It is true that Terry Gilliam stole the title “imaginarium” from us and applied it to his devilish movie. The five people who knew about that movie before I just told you may have had trouble taking our “rolling Council” meeting seriously. Nevertheless, the others had a very visionary Imaginarium in February. Recently we have simply answered this question when we meet: “What is God telling us?” What moved the group in February was pondering what it takes to be what we have imagined and what it takes to lead it. We are implementing the vision of our “second act.” Things are loosening up, changing, and growing. What do we do now?
Here are five things that God seems to be saying to us about moving into what is next for Circle of Hope. It is amazing that all this good thinking happened in one hour!
Our “second act” is like when the kids are in high school and we get a miracle baby.
- It has disturbed the homeostasis. Some of us have to get used to imagining ourselves as parents when we were already settled into our post-reproduction phase.
- Our system has become pretty secure. It is good to have it disrupted because it needs to be disrupted to expand. Further leaders need to emerge. Pastors need to turn to equipping others and to not being overly in charge.
- If we follow God’s lead through this change we will win the battle we are in. But there is a remote possibility that we won’t have the faith or follow the vision. We are taking the risk to meet the challenge even though we may prefer avoiding failure rather than risking success.

### WHAT TO PRODUCE:
Answer these questions about the Circle of Hope passage:
(a) In what month was the Imaginarium held?
(b) What question does the group now answer when it meets?
(c) To what is the "second act" compared?

### SUPPLIED RECORDS:
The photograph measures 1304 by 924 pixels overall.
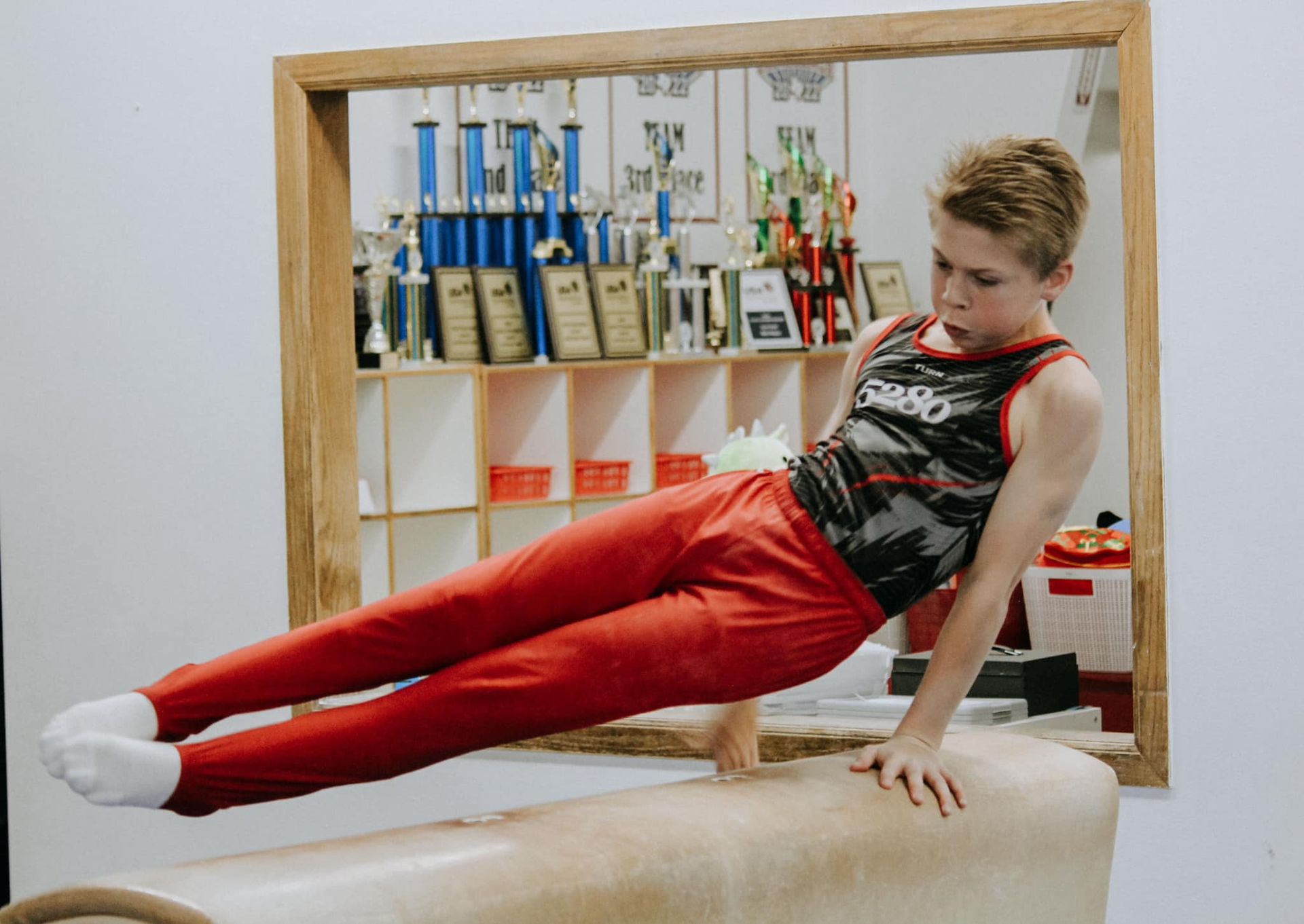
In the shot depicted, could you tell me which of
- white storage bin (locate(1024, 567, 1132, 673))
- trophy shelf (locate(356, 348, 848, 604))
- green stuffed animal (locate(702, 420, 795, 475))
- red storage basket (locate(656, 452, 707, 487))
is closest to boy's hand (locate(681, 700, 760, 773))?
green stuffed animal (locate(702, 420, 795, 475))

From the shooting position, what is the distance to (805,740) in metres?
2.86

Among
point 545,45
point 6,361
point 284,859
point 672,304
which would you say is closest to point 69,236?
point 6,361

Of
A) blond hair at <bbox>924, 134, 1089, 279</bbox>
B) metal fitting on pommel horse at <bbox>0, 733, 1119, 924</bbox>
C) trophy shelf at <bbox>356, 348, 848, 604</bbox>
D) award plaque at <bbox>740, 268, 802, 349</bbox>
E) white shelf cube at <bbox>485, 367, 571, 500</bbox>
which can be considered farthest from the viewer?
award plaque at <bbox>740, 268, 802, 349</bbox>

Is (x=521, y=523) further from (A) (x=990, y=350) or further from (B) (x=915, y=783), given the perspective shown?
(B) (x=915, y=783)

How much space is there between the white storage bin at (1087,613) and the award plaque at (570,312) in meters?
2.23

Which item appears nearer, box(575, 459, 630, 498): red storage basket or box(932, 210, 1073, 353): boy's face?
box(932, 210, 1073, 353): boy's face

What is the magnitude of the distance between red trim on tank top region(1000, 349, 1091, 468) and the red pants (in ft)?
0.84

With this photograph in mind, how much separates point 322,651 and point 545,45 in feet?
4.69

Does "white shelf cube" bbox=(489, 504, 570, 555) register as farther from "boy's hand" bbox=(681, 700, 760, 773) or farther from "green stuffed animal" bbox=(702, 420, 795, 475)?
"boy's hand" bbox=(681, 700, 760, 773)

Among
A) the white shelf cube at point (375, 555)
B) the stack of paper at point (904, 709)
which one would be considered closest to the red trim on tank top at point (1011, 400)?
the stack of paper at point (904, 709)

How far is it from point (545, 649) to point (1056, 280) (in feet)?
2.59

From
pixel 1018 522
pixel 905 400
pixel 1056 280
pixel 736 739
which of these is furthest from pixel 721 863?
pixel 1056 280

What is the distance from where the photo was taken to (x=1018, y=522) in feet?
6.41

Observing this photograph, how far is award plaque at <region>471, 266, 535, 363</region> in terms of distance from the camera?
5035 millimetres
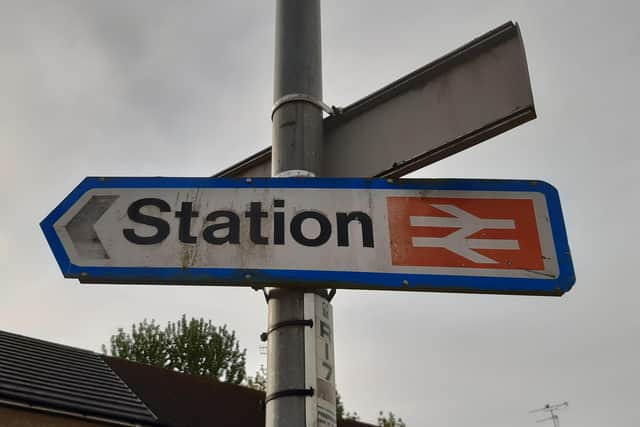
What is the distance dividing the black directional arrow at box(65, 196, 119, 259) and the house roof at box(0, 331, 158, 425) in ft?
37.7

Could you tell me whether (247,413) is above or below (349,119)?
above

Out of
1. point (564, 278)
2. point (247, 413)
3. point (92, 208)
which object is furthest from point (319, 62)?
point (247, 413)

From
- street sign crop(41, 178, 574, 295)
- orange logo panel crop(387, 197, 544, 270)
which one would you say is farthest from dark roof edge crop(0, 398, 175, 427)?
orange logo panel crop(387, 197, 544, 270)

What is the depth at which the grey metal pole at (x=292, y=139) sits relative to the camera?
6.82ft

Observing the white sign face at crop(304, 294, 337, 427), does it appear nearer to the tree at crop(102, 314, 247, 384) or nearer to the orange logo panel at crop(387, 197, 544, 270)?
the orange logo panel at crop(387, 197, 544, 270)

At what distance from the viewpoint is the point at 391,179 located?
2.60m

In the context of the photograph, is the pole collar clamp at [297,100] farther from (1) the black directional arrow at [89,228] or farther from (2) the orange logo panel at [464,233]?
(1) the black directional arrow at [89,228]

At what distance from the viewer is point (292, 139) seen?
8.31 ft

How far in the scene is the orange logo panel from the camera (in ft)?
7.98

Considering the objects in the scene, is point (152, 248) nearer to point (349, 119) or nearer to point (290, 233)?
point (290, 233)

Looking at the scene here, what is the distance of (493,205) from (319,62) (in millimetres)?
964

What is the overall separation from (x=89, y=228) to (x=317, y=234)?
93 centimetres

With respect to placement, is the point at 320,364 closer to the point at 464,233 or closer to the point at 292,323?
the point at 292,323

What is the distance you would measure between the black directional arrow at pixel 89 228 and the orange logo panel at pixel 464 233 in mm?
1172
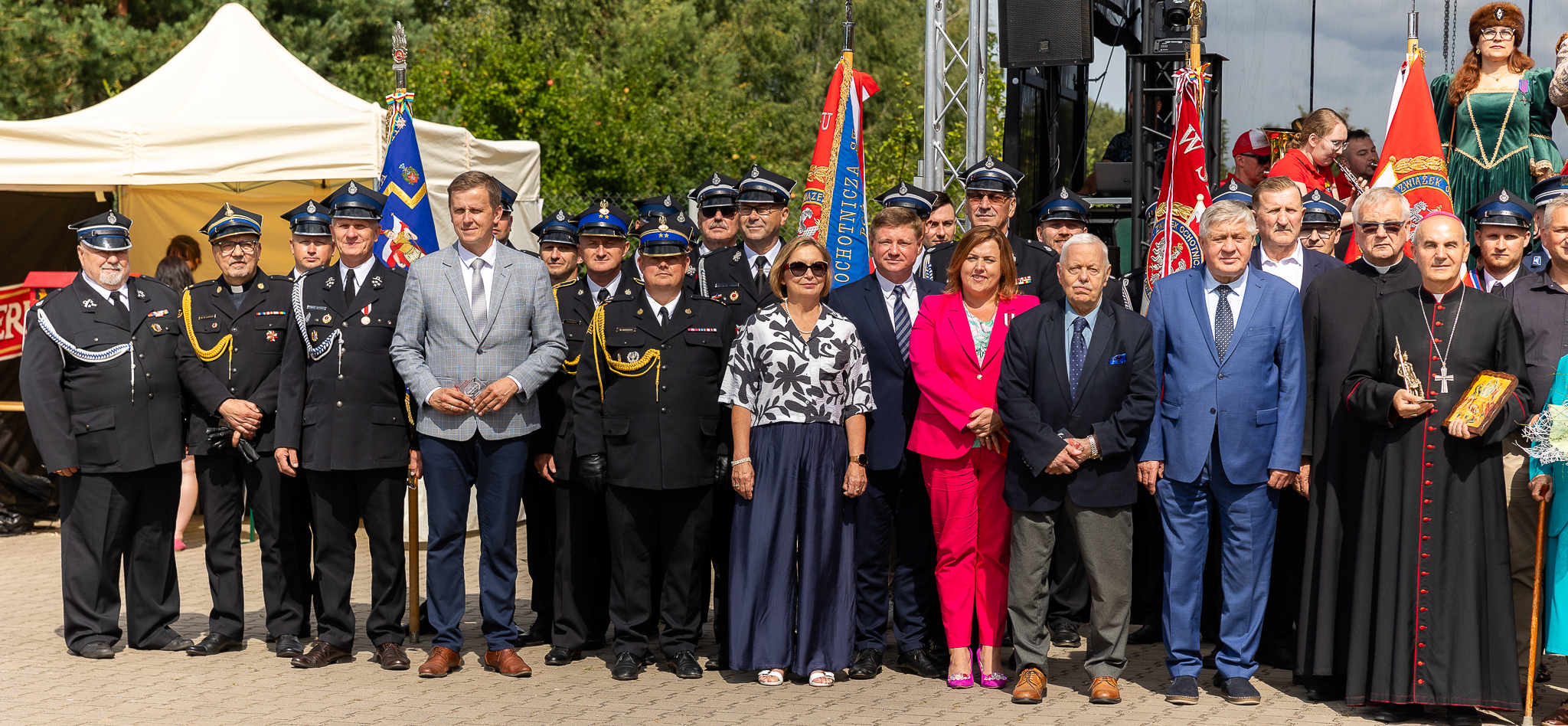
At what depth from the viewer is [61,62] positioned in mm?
19312

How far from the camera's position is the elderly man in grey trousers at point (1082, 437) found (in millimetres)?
5301

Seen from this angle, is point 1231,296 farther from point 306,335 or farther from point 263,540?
point 263,540

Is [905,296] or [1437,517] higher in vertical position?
[905,296]

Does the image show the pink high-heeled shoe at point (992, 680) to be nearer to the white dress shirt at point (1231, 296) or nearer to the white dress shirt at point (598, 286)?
the white dress shirt at point (1231, 296)

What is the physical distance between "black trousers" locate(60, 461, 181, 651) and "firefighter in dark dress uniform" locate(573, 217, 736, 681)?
83.2 inches

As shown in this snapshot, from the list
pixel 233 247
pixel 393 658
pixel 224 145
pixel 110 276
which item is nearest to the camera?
pixel 393 658

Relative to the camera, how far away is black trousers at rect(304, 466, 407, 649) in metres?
6.03

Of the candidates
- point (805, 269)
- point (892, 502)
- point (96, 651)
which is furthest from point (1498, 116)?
point (96, 651)

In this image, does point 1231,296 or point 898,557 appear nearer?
point 1231,296

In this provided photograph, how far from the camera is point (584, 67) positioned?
26938 millimetres

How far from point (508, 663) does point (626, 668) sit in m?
0.50

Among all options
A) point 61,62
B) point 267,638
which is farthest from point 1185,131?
point 61,62

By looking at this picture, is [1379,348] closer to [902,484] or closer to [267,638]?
[902,484]

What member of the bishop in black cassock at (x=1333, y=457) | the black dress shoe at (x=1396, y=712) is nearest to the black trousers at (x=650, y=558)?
the bishop in black cassock at (x=1333, y=457)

### CORRECT OUTPUT:
(a) February.
(b) "What is God telling us?"
(c) To when the kids are in high school and a miracle baby arrives.